Photo by Lex Valtenbergs | A close-up shot of a hypnotic pendant light made by John Gibbons, Matthew Gagliardi and Michelle Coehlo at Gibbons’ glass art shop in Eureka on Feb. 1

Gibbons hired a media assistant in April 2021 to vamp up his online presence. Makayla Sandifer worked in information technology before she found a niche in media production and picked up the job at Gibbons’ shop.

As a Black woman in a white and male-dominated field, Sandifer enjoys the opportunity to work in such a dynamic space that fosters her creativity.

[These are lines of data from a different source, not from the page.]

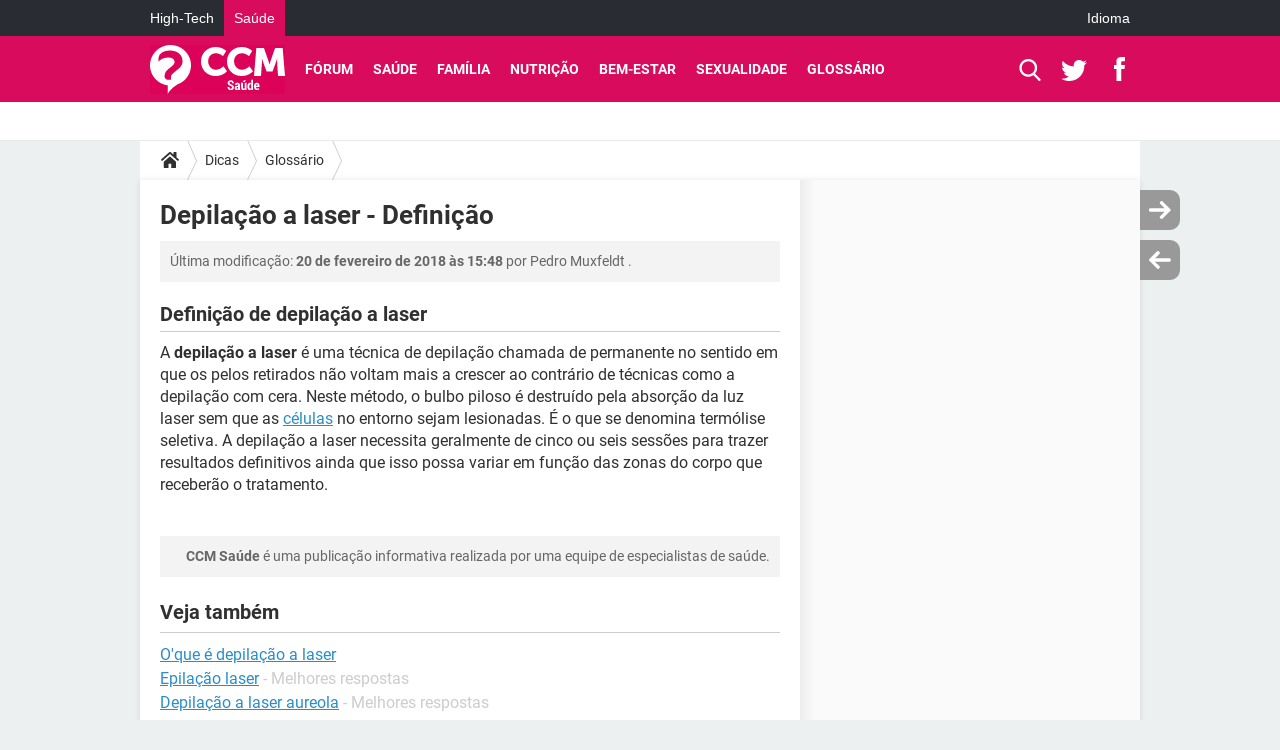

--- FILE ---
content_type: image/svg+xml
request_url: https://astatic.ccmbg.com/www.commentcamarche.net_i18n/_skin/assets/img/logos/ms--pt.svg
body_size: 3204
content:
<svg width="135" height="49" xmlns="http://www.w3.org/2000/svg"><g fill="none" fill-rule="evenodd"><path fill="#DC025A" d="M0 0h135v49H0z"/><g fill="#FFF" fill-rule="nonzero"><path d="M17.641 48.985V40.38c-.208-.046-.416-.069-.601-.115-3.334-.552-6.343-1.864-9.028-3.911-3.68-2.807-6.134-6.442-7.338-10.906-.347-1.265-.532-2.53-.625-3.842a17.32 17.32 0 0 1 .024-2.899c.254-3.198 1.203-6.212 2.916-8.95C6.022 4.95 10.327 1.866 15.882.531a20.029 20.029 0 0 1 5.602-.506c8.541.414 15.624 5.959 18.333 13.482.509 1.45.856 2.922 1.041 4.44.162 1.312.185 2.624.07 3.935-.394 4.51-2.084 8.467-5.093 11.849-2.199 2.485-4.884 4.302-7.986 5.476a2.343 2.343 0 0 0-.347.16c-2.685 1.657-5.138 3.567-7.245 5.89-.995 1.105-1.875 2.301-2.5 3.659 0 .023-.023.046-.046.046-.046.046-.046.046-.07.023zM8.498 16.52c.278.046.255.046.417-.138.324-.368.648-.736.995-1.058 1.088-.99 2.361-1.634 3.75-2.048 1.157-.368 2.361-.552 3.588-.644 1.042-.069 2.106-.069 3.148.092.718.115 1.435.322 2.083.667.741.414 1.32.99 1.644 1.772a4.441 4.441 0 0 1 .07 3.359c-.302.828-.857 1.472-1.529 2.025a365.776 365.776 0 0 1-3.449 2.784c-.694.575-1.412 1.127-2.036 1.771-.764.782-1.436 1.657-1.899 2.646-.532 1.173-.717 2.439-.717 3.704 0 .161.023.3.046.437.324 1.703 1.898 2.876 3.333 2.945.996.046 1.991.023 2.963.023.023 0 .047-.023.093-.023v-.253c0-.897 0-1.771.023-2.669.023-.966.37-1.817 1.018-2.553.417-.484.88-.92 1.39-1.335 1.596-1.334 3.17-2.669 4.768-4.003.81-.69 1.597-1.404 2.268-2.209.764-.92 1.366-1.91 1.713-3.083.393-1.426.44-2.876.208-4.325-.44-2.67-1.759-4.809-3.958-6.396-1.62-1.197-3.472-1.864-5.44-2.21-1.411-.206-2.847-.275-4.259-.206-1.273.069-2.523.253-3.726.598-1.459.437-2.801 1.081-3.959 2.094-1.55 1.38-2.476 3.106-2.546 5.2-.046.989-.023 1.978-.023 2.944 0 .046 0 .07.023.092zM106.338 3h7.57l.418 1.16c1.273 3.664 2.57 7.305 3.843 10.991.463 1.343.833 2.708 1.25 4.05.023.069.046.16.07.228h.046l.07-.205c.44-1.41.856-2.844 1.319-4.255 1.111-3.208 2.246-6.417 3.357-9.602.254-.751.532-1.502.787-2.253 0-.023.023-.046.046-.091h7.57c.765 9.307 1.529 18.613 2.316 27.92h-6.945c0-.045-.024-.09-.024-.136a76.621 76.621 0 0 0-.162-2.299c-.046-.796-.115-1.57-.162-2.366a182.59 182.59 0 0 1-.231-3.55c-.07-1.001-.14-1.98-.209-2.98-.115-1.525-.185-3.027-.139-4.552 0-.41.024-.819.047-1.229v-.113h-.07s-.023.022-.023.045-.023.046-.023.091c-1.343 4.21-2.963 8.351-4.468 12.515 0 .023-.023.046-.023.069 0 .022-.024.022-.024.045l-.023.023h-5.95c-1.528-4.255-3.195-8.465-4.56-12.766h-.07c0 .069-.023.114-.023.182.023.933.07 1.89.046 2.822 0 .728-.07 1.456-.116 2.184-.046.774-.092 1.548-.162 2.344l-.277 3.914-.278 3.914c-.047.592-.093 1.183-.116 1.775 0 .023 0 .068-.023.09-.162.046-6.737.046-6.992 0 .764-9.351 1.551-18.658 2.338-27.965zM76.203 5.92a632.347 632.347 0 0 0-3.168 5.181c-.09-.068-.136-.114-.205-.16-1.412-1.141-2.962-1.986-4.74-2.42-1.662-.41-3.303-.365-4.92.183-2.165.73-3.646 2.214-4.467 4.337-.5 1.301-.66 2.671-.546 4.063.136 1.553.615 2.99 1.48 4.292 1.208 1.78 2.894 2.876 5.036 3.219 1.64.273 3.236.022 4.762-.617 1.459-.616 2.735-1.484 3.874-2.58.045-.045.09-.09.16-.136 1.184 1.666 2.346 3.333 3.531 5.022-.091.091-.16.182-.25.274a14.585 14.585 0 0 1-3.737 2.693 15.681 15.681 0 0 1-4.854 1.552c-1.116.16-2.255.206-3.395.16-1.504-.068-2.985-.32-4.42-.844-4.58-1.667-7.52-4.862-8.818-9.565a15.455 15.455 0 0 1-.501-4.908c.136-2.876 1.025-5.478 2.711-7.806 1.823-2.489 4.215-4.155 7.132-5.114a15.807 15.807 0 0 1 4.124-.73c2.233-.091 4.398.205 6.494 1.004 1.618.594 3.076 1.438 4.375 2.603.114.068.228.182.342.296zM99.009 11.153a12.154 12.154 0 0 0-1.825-1.302c-1.163-.685-2.395-1.21-3.74-1.438-2.099-.343-4.083-.069-5.907 1.073-1.46.914-2.395 2.215-2.965 3.814-.434 1.21-.57 2.444-.457 3.723.115 1.462.525 2.809 1.278 4.065 1.186 1.919 2.873 3.106 5.109 3.517 1.687.297 3.33.069 4.903-.593 1.46-.617 2.737-1.485 3.9-2.581l.114-.114s.023-.023.069-.023A667.087 667.087 0 0 0 103 26.295l-.616.617c-1.802 1.644-3.877 2.786-6.203 3.472a16.74 16.74 0 0 1-5.429.593c-2.007-.114-3.922-.525-5.747-1.37-3.718-1.759-6.158-4.636-7.344-8.542-.547-1.758-.73-3.54-.639-5.367.114-2.558.844-4.933 2.213-7.103 1.824-2.855 4.402-4.773 7.617-5.846a15.998 15.998 0 0 1 4.151-.731c2.6-.114 5.086.32 7.458 1.416 1.232.57 2.395 1.279 3.399 2.192.09.092.182.183.296.274.023.023.023.046.046.069a318.183 318.183 0 0 0-3.193 5.184z"/></g><path d="M81.99 42.495c0-.373-.097-.669-.29-.886-.193-.218-.534-.432-1.022-.643-.997-.347-1.746-.742-2.244-1.183-.5-.442-.748-1.06-.748-1.856 0-.787.29-1.427.87-1.922.58-.494 1.32-.741 2.221-.741.914 0 1.657.276 2.228.827.571.552.848 1.247.83 2.086l-.012.04h-1.82c0-.44-.11-.795-.33-1.068-.22-.272-.529-.409-.929-.409-.373 0-.665.114-.873.34-.209.226-.313.51-.313.854 0 .316.116.576.349.78.233.205.637.432 1.213.683.91.308 1.594.698 2.053 1.17.46.472.69 1.11.69 1.915 0 .83-.278 1.48-.832 1.951-.553.47-1.29.705-2.208.705-.914 0-1.706-.267-2.376-.8-.67-.534-.994-1.3-.972-2.298l.013-.04h1.826c0 .594.125 1.02.375 1.28.25.259.629.388 1.134.388.396 0 .69-.105.88-.316.191-.21.287-.497.287-.857zM88.39 45a3.2 3.2 0 0 1-.237-.817 2.23 2.23 0 0 1-.642.695c-.253.174-.546.26-.88.26-.59 0-1.06-.193-1.414-.58-.354-.386-.531-.903-.531-1.549 0-.698.225-1.241.676-1.628.45-.387 1.12-.58 2.007-.58h.705v-.58c0-.347-.062-.614-.188-.801-.125-.187-.313-.28-.563-.28-.211 0-.37.075-.475.224-.105.15-.158.367-.158.653l-1.813-.007-.02-.04c-.022-.62.208-1.147.69-1.582.48-.435 1.114-.652 1.901-.652.743 0 1.346.216 1.81.65.463.432.695 1.048.695 1.848v2.887c0 .352.024.68.072.983.049.303.123.602.225.896h-1.86zm-1.219-1.272c.19 0 .364-.05.524-.152.16-.1.287-.23.38-.389v-1.312h-.706c-.286 0-.492.1-.62.297-.127.198-.19.448-.19.752 0 .237.054.43.164.58.11.15.26.224.448.224zm7.587.448c-.193.312-.427.55-.702.715a1.777 1.777 0 0 1-.932.247c-.638 0-1.135-.24-1.494-.721-.358-.482-.537-1.228-.537-2.238v-4.311h1.872v4.324c0 .505.062.872.185 1.1.123.23.305.343.547.343.207 0 .388-.038.544-.115a1.09 1.09 0 0 0 .399-.34v-5.312h1.878V45H94.87l-.112-.824zm-.764-8.952h1.97l.02.04-1.641 1.714h-1.51l1.16-1.754zm3.454 6.25c0-1.121.206-2.024.62-2.71.412-.685.995-1.028 1.746-1.028.277 0 .528.066.752.198.224.131.424.32.6.566v-3.783h1.872V45h-1.629l-.125-.778a2.096 2.096 0 0 1-.643.682 1.514 1.514 0 0 1-.833.234c-.752 0-1.333-.321-1.744-.965-.41-.644-.616-1.498-.616-2.561v-.139zm1.872.138c0 .637.073 1.134.22 1.49.148.356.397.533.749.533a.942.942 0 0 0 .507-.135c.145-.09.268-.22.37-.392v-3.243a1.318 1.318 0 0 0-.37-.461.797.797 0 0 0-.494-.165c-.347 0-.598.204-.751.613-.154.409-.231.949-.231 1.621v.139zm7.712 3.526c-.896 0-1.608-.294-2.136-.883-.527-.589-.79-1.331-.79-2.228v-1.002c0-.962.244-1.751.734-2.366.49-.616 1.168-.923 2.034-.923.835 0 1.481.279 1.938.837.457.558.686 1.318.686 2.28v1.148h-3.527v.026c0 .47.107.857.32 1.16.213.303.535.455.965.455.352 0 .638-.04.857-.119.22-.079.481-.21.785-.395l.474 1.193c-.246.237-.574.433-.985.587-.411.154-.863.23-1.355.23zm-.158-5.9c-.299 0-.519.137-.66.41-.14.272-.219.639-.236 1.1h1.68v-.263c0-.396-.061-.702-.184-.92-.123-.217-.323-.326-.6-.326z" fill="#FFF"/></g></svg>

“It’s honestly awesome,” Sandifer said. “It allows me to bring diversity to spaces that didn’t have it previously and to reflect that in my work. It’s super gratifying.”

The product photos that Sandifer takes for Gibbons’ Etsy profile do justice to his vibrant glass art pieces. Whimsical starfish vases, turtles with bubbles of glass trapped inside their shells, and light fixtures adorned with alluring spiral patterns boggle the mind with their complexity, vibrant colors, and otherworldly beauty.